The history of the Hoppringills is not recorded during this period. Sir William Wallace is long believed to have been knighted and made Guardian of Scotland in the ‘Kirk o’ the Forest’ (Selkirk) in 1298, and the men of the Forest (the Selkirkshire Forest) are said to have supported him. Perhaps the Hoppringills were amongst them. Robert the Bruce was crowned King of Scotland in 1306. His success at the Battle of Bannockburn in 1314 essentially brought Scottish Independence, and the treaty of Northhampton in 1328 recognized him as King of Scotland and renounced all English claims to overlordship. King Robert died in 1329 and at his request his friend and lieutenant, the ‘Good’ Sir James Douglas, along with seven other knights, set out to bury his heart in Jerusalem in 1330. Sir James died fighting the Moors in Spain at the battle of Teba en-route. His body and King Robert’s heart were found on the battlefield and returned to Scotland for burial. The Pringles were the squires and men-at-arms to the Earls of Douglas, and it is believed that they would have accompanied Sir James to the pilgrim site of Saint James of Compostela in northern Spain. However, only the knights were named, so it is impossible to be sure. Ever since this time however, the Pringles have used the badge of St James (an escallop) as their principal heraldic device.

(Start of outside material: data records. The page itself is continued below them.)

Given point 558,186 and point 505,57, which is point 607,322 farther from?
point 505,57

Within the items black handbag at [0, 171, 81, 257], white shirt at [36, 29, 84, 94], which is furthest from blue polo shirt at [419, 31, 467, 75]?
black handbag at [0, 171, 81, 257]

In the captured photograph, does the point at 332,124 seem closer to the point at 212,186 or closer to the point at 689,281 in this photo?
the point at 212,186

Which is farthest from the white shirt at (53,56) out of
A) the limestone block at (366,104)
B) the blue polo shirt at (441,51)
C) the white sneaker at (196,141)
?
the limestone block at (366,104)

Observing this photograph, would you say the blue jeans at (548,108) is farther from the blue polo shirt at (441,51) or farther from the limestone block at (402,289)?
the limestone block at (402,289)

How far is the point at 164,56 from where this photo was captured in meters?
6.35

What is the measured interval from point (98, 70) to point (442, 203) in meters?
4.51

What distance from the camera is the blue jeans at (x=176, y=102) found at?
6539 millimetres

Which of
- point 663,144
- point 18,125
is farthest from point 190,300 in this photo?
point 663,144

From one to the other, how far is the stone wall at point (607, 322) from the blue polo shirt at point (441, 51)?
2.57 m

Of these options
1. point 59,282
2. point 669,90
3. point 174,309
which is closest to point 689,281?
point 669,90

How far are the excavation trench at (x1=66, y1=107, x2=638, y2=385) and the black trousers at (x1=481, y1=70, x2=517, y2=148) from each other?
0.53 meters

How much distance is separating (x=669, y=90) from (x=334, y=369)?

Since that time Hoppringill men have been squires to each of the nine (Black Douglas) Earls of Douglas. At the same time many Hoppringills were servants in the royal households of James III, IV and V. The chiefs of the name, the Hoppringills of Hoppringill were the only Pringles with land until 1408, when Robert Hoppringill (a younger son of William Hoppringill of that ilk and a Douglas squire) obtained the lands of Pilmuir and Smailholm from Archibald, 4th Earl of Douglas. After the fall of the Black Douglasses in 1455, several Pringles were able to obtain land, forest steads in the Ward of Tweed in the Selkirkshire Forest, of which George Pringle (Douglas squire) was the Master Ranger.

In summary, the Hoppringills should be be viewed in the context of the Scottish Borders and its history. They were not Gaelic speaking kilt wearing Scottish Highlanders but were part of the distinct lowland Scots Borders tradition.